Two flags are required for vLLM serving with TQKV:
--kv-cache-dtype tqkv— selects the compressed KV layout--attention-backend custom— routes attention through the registered TQKV backend
# 4-bit KV on Qwen3.5-0.8B, single GPU, up to 250K context
vllm serve Qwen/Qwen3.5-0.8B \
--kv-cache-dtype tqkv \
--attention-backend custom
# 27B on 2 GPUs, TP=2, TQ4, with MTP-3 speculative decoding
TQKV_BITS=4 vllm serve /path/to/Qwen3.5-27B-AWQ-4bit \
--kv-cache-dtype tqkv \
--attention-backend custom \
--tensor-parallel-size 2 \
--language-model-only \
--max-model-len 170000 \
--max-num-batched-tokens 8192 \
--gpu-memory-utilization 0.92 \
--speculative-config '{"method":"mtp","num_speculative_tokens":3}'
# Asymmetric K/V: 2-bit keys, 4-bit values (optimal direction is model-specific — measure with tier2_wikitext_quick.py)
TQKV_K_BITS=2 TQKV_V_BITS=4 vllm serve Qwen/Qwen3.5-0.8B \
--kv-cache-dtype tqkv \
--attention-backend custom
Recommended flags for production performance
TQKV's headline numbers (capacity, TTFT, throughput) assume a few non-default scheduler and compilation settings.

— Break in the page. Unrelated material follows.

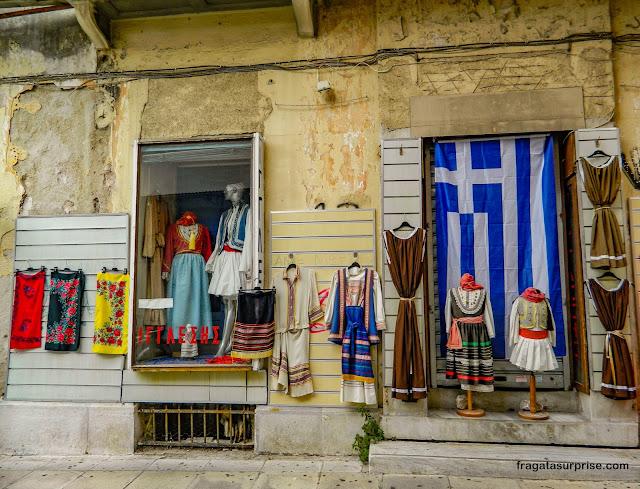Trajes gregos em uma loja de souvenir em Monastiráki, Atenas, Grécia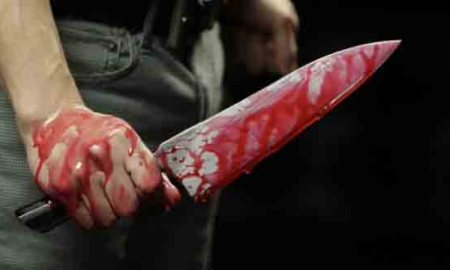Man-holding-bloody-knife-166149765-Credit-iStock-630x420-620x330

The plugin does not set these for you — pass them explicitly so what you configure is what you get:
| Flag | Recommended value | Why |
|---|---|---|
--max-num-batched-tokens |
16384 |
TQKV's prefill bypass is chunk-size-agnostic; lifting MNBT lets long prompts land in fewer kernel launches → markedly better TTFT at ≥16k prompts |
--max-num-seqs |
<N> (auto-size) |
Without this, the scheduler caps concurrent requests at the bf16 cap and hides TQKV's 3–4× capacity gain. Set so that N × max_model_len ≈ your KV budget |
--compilation-config '{"cudagraph_mode":"FULL_AND_PIECEWISE"}' |
as shown | TQKV's FA4 prefill kernel is CUDAGraph-safe; capturing it removes Python launch overhead on prefill |
vllm serve Qwen/Qwen3.5-0.8B \
--kv-cache-dtype tqkv \
--attention-backend custom \
--max-num-batched-tokens 16384 \
--max-num-seqs 256 \
--compilation-config '{"cudagraph_mode":"FULL_AND_PIECEWISE"}'
Sizing --max-num-seqs: a fast estimate is N ≈ (kv_budget_bytes) / (per_token_bytes × max_model_len) where per_token_bytes for K4V4 is roughly num_layers × num_kv_heads × head_size × 2 ÷ 4. Bench at increasing values and watch for OOM at request peak.
MLA models (DeepSeek V2/V3)
MLA layers need a separate wrapper backend that compresses the shared-KV slot. Set TQKV_MLA_ENABLE=1 to enable; without it, MLA models will fail at load with "no MLA backend supports tqkv":
TQKV_MLA_ENABLE=1 vllm serve deepseek-ai/DeepSeek-V2-Lite-Chat \
--kv-cache-dtype tqkv \
--attention-backend custom
SGLang
SGLang integration is plugin-based — no fork required. tqkv.integrations.sglang.register() installs a pool-factory and wires the tqkv attention backend into SGLang's registry. Call it once before SGLang reads its attention-backend registry:
# In your launch script, before SGLang imports its backend registry:
import tqkv.integrations.sglang as tqkv_sglang
tqkv_sglang.register()
# Then launch SGLang as usual with:
# --kv-cache-dtype tqkv --attention-backend tqkv
TQKV_BITS=4 python -m sglang.launch_server \
--model-path Qwen/Qwen3.5-0.8B \
--kv-cache-dtype tqkv \
--attention-backend tqkv
Standalone codec (no serving engine)
from tqkv import TurboKVCodec
codec = TurboKVCodec(head_dim=128, bit_width=4, device="cuda")
k_packed, k_norms = codec.compress_k(key_vectors)
k_recon = codec.decompress_k(k_packed, k_norms)
# Pre-rotation trick (fused attention without decompress buffer)
q_rotated = codec.rotate_query(query, scale=1/math.sqrt(head_dim))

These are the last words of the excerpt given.